The study did show that many faculty adopt multiple teaching styles throughout a semester. Among the faculty who were observed at least twice, 42 percent demonstrated two styles. Based on its data, the research team concluded that three or four classroom visits are needed to reliably characterize an instructor's approach.
"If your institution is really focused on student-centered teaching and visits your classroom only once a semester, on a day that you're lecturing, then you're going to fare poorly," Stains said.
PERCEPTION VS. REALITY
Much of the previous research into STEM instruction has relied on surveying faculty about their practices. Though the resulting data has proven valuable, Stains said, the flaws of human memory and perception inevitably find their way into that data.
"Surveys and self-reports are useful to get people's perceptions of what they are doing," she said. "If you ask me about how I teach, I might tell you, 'I spend 50 percent of my class having students talk to each other.' But when you actually come to my class and observe, you may find that it's more like 30 percent. Our perception is not always accurate."

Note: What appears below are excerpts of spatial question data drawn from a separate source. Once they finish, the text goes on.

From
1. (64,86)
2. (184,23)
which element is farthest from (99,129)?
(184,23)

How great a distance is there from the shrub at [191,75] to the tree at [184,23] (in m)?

So the research team decided to monitor STEM classroom practices with a commonly used protocol that involved documenting many types of student and instructor behavior during every two-minute interval throughout a class. An analysis that accounted for the prevalence of those behaviors allowed the team to identify seven instructional profiles, which were then categorized into three broad teaching styles.
Those efforts also led to the development of an app that runs essentially the same analyses conducted in the study.
"People can do their own measurements and see how they compare to this large dataset - see how either their department or college is doing - and say, 'This is where we stand. This is where we want to go.'"
In the meantime, the study's scale and interdisciplinary nature make it a "reliable snapshot" of how STEM gets taught to undergraduate students in North America, its authors said.
"There are many universities that are interested in integrating student-centered practices into their undergraduate STEM curriculum," Stains said. "This could give them insights about what's probably going on in their classrooms if they're at a research-intensive institution."